An old adage about apples finds scientific backing

10/14/04

SEATTLE -- To paraphrase an old adage: Can an apple a day keep colon cancer at bay?

According to a new study presented at the American Association for Cancer Research Third Annual International Conference on Frontiers in Cancer Prevention Research meeting here, a class of polyphenols called procyanidins found in apples was shown to significantly reduce the number of precancerous lesions in the colons of laboratory animals.

Other work showed that these polyphenols exerted their anti-cancer influence by altering specific cell signaling pathways leading to apoptosis, or programmed cell death.

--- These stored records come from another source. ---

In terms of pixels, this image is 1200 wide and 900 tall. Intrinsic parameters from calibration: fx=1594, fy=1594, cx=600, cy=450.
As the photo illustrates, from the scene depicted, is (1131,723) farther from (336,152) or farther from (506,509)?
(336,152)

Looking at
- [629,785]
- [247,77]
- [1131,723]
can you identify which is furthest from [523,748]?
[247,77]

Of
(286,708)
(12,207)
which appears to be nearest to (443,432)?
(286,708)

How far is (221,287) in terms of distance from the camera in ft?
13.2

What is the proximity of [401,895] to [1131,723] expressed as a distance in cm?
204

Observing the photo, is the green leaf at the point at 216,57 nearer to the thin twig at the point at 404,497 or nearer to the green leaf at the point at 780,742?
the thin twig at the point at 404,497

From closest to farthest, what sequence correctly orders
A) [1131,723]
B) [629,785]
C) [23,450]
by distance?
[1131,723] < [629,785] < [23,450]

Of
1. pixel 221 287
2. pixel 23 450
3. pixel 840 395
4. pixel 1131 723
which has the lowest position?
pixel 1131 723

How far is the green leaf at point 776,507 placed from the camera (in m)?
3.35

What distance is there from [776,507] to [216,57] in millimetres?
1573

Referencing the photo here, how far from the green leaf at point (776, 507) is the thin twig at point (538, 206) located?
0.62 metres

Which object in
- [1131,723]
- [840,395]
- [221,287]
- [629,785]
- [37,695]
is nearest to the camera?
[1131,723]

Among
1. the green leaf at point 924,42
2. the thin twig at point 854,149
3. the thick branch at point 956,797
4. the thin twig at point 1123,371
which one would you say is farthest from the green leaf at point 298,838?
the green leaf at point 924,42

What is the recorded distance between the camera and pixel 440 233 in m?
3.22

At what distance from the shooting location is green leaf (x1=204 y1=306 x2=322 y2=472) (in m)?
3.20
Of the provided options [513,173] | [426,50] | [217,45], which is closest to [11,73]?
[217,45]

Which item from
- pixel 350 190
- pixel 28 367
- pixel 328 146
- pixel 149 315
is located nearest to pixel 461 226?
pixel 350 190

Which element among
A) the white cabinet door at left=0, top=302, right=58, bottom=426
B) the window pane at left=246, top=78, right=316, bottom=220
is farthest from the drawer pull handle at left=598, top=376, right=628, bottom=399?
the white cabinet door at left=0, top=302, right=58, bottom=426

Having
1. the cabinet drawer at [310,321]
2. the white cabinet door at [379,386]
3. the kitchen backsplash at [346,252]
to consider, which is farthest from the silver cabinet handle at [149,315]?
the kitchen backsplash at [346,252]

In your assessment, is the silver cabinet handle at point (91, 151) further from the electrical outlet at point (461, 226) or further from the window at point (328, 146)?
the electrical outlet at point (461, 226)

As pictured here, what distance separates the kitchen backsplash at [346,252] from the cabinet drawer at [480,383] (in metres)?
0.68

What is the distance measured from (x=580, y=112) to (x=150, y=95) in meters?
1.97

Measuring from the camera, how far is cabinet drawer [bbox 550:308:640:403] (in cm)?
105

"These studies not only offer insights into the mechanisms of the chemopreventive properties of these polyphenols, they also offer proof of their potential to prevent colon cancer," said Francis Raul, Ph.D., the study's lead investigator and Research Director of the French National Institute for Health and Medical Research (INSERM) in Strasbourg, France.

Medical practitioners and creators of old adages have long recognized the health benefits of apples but, in recent years, scientists have been homing in on specific antioxidants like polyphenols concentrated largely in the apple's skin. An antioxidant is one of many chemicals that reduce or prevent oxidation, thus preventing DNA, cell and tissue damage triggered by free radicals in the body.

As part of their study, the French scientists split the polyphenols found in apples into two general categories: polyphenol monomers which include flavonoids (catechins and epicatechins); and polyphenol oligomers/polymers such as the procyanidins (polymers of catechins and epicatechins), also found in abundance in red wine and cocoa (chocolate).

The scientists then exposed cancer cells to each class of polyphenols, followed by tests to determine their effects on certain biochemical markers and tumor growth.

The first class of monomer polyphenols, which included the flavonoids, failed to have any significant effect on biochemical markers or cancer cell growth, at concentrations ranging from 10 to 100 micrograms per milliliter.

But the second class, featuring the procyanidins, performed well on both tests. First, they triggered cell signaling that activated a cascade of chemical reactions resulting in apoptosis, a critical step in halting cancer cell growth and spread.

"This part of the study helped determined a key mechanism by which procyanidins might prevent the growth of cancer cells," said Dr. Raul. To determine if procyanidins exerted any chemopreventive activity in vivo, laboratory rats injected with a known colon carcinogen were subsequently fed a liquid mixture of water and apple-derived procyanidins. After about six weeks on this diet, these rats were found to have about half the number of precancerous lesions in their colons as their counterparts on a regular diet.

Dr. Raul said these experiments revealed a previously unknown way in which polyphenol polymers (procyanidins) worked to destroy cancer cells, suggesting such knowledge might be used to one day combat specific tumor growth, such as colon cancer.

"For now, our work suggests that eating the whole apple, including the skin, might offer some anti-cancer benefits," Dr. Raul said. "That is certainly something we can comfortably do without further study."